— START OF SUPPLIED DATA —

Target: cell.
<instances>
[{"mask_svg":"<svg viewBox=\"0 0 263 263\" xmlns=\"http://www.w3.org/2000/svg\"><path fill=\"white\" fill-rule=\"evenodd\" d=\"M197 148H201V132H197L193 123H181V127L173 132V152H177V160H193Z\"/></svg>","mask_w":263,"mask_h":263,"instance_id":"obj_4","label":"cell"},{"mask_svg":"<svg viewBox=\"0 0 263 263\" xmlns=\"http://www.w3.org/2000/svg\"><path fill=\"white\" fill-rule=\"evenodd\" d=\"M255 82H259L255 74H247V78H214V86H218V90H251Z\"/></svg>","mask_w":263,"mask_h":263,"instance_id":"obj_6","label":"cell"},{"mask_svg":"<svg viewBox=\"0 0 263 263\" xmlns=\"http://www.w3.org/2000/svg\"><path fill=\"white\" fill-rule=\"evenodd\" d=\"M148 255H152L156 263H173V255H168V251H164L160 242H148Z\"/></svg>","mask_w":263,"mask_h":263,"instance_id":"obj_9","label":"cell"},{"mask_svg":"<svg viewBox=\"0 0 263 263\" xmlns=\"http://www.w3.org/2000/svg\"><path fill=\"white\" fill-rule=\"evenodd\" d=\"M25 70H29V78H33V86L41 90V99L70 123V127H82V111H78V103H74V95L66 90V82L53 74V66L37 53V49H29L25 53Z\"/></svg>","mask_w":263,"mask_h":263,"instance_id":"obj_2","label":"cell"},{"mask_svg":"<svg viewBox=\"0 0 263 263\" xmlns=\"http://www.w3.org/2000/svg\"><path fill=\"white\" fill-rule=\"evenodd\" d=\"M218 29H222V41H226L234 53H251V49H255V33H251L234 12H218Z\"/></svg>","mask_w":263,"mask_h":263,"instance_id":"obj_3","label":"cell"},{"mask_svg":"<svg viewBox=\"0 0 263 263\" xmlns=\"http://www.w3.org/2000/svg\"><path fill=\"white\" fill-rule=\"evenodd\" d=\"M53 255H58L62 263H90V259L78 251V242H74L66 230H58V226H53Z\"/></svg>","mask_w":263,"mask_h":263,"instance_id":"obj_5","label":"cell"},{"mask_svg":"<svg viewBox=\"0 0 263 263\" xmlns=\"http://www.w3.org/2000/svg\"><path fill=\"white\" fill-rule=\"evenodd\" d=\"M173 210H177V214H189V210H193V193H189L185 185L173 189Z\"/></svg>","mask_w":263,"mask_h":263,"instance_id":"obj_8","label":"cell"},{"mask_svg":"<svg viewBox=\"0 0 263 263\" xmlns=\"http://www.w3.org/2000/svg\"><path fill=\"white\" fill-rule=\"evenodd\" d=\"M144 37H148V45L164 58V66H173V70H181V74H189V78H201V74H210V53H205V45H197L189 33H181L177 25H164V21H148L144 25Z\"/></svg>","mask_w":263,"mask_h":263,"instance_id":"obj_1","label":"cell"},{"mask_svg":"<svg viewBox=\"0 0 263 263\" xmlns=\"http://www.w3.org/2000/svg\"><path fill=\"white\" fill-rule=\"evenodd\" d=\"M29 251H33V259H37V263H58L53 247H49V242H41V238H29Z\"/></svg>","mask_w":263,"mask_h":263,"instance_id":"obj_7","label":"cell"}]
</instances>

— END OF SUPPLIED DATA —
— START OF SUPPLIED DATA —

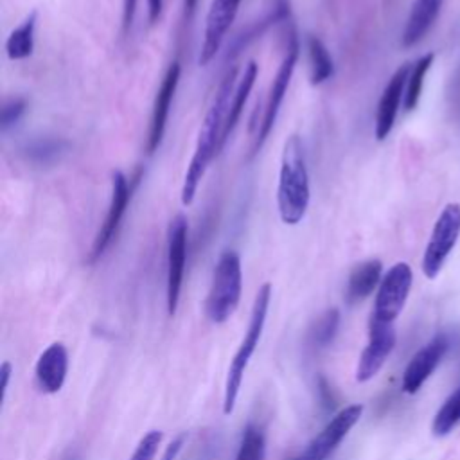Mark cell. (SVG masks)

— END OF SUPPLIED DATA —
— START OF SUPPLIED DATA —

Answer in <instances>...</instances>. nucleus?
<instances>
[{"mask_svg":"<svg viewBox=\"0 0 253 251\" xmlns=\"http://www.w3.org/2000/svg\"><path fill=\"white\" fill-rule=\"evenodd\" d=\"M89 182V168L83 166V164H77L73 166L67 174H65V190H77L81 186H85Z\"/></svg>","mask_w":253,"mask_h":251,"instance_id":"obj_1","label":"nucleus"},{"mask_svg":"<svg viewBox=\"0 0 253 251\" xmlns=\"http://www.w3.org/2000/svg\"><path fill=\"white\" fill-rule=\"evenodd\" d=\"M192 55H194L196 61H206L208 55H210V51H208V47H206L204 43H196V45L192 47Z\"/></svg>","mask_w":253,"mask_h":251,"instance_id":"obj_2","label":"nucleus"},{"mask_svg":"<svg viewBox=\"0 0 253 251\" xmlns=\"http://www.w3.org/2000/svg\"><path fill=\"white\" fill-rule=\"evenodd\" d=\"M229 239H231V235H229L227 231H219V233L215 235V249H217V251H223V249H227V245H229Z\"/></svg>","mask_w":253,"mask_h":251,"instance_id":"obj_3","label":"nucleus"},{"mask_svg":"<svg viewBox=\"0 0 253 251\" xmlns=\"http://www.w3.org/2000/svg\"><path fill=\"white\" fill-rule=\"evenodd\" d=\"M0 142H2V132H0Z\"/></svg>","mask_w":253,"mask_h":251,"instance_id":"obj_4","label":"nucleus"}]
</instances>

— END OF SUPPLIED DATA —

> **TASK DETAILS**:
Pull out each line of the data above that contains the string "nucleus", and copy those lines in full.

> **EXERCISE ANSWER**:
Answer in <instances>...</instances>. nucleus?
[{"mask_svg":"<svg viewBox=\"0 0 253 251\" xmlns=\"http://www.w3.org/2000/svg\"><path fill=\"white\" fill-rule=\"evenodd\" d=\"M89 182V168L83 166V164H77L73 166L67 174H65V190H77L81 186H85Z\"/></svg>","mask_w":253,"mask_h":251,"instance_id":"obj_1","label":"nucleus"},{"mask_svg":"<svg viewBox=\"0 0 253 251\" xmlns=\"http://www.w3.org/2000/svg\"><path fill=\"white\" fill-rule=\"evenodd\" d=\"M192 55H194L196 61H206L208 55H210V51H208V47H206L204 43H196V45L192 47Z\"/></svg>","mask_w":253,"mask_h":251,"instance_id":"obj_2","label":"nucleus"},{"mask_svg":"<svg viewBox=\"0 0 253 251\" xmlns=\"http://www.w3.org/2000/svg\"><path fill=\"white\" fill-rule=\"evenodd\" d=\"M229 239H231V235H229L227 231H219V233L215 235V249H217V251H223V249H227V245H229Z\"/></svg>","mask_w":253,"mask_h":251,"instance_id":"obj_3","label":"nucleus"},{"mask_svg":"<svg viewBox=\"0 0 253 251\" xmlns=\"http://www.w3.org/2000/svg\"><path fill=\"white\" fill-rule=\"evenodd\" d=\"M0 142H2V132H0Z\"/></svg>","mask_w":253,"mask_h":251,"instance_id":"obj_4","label":"nucleus"}]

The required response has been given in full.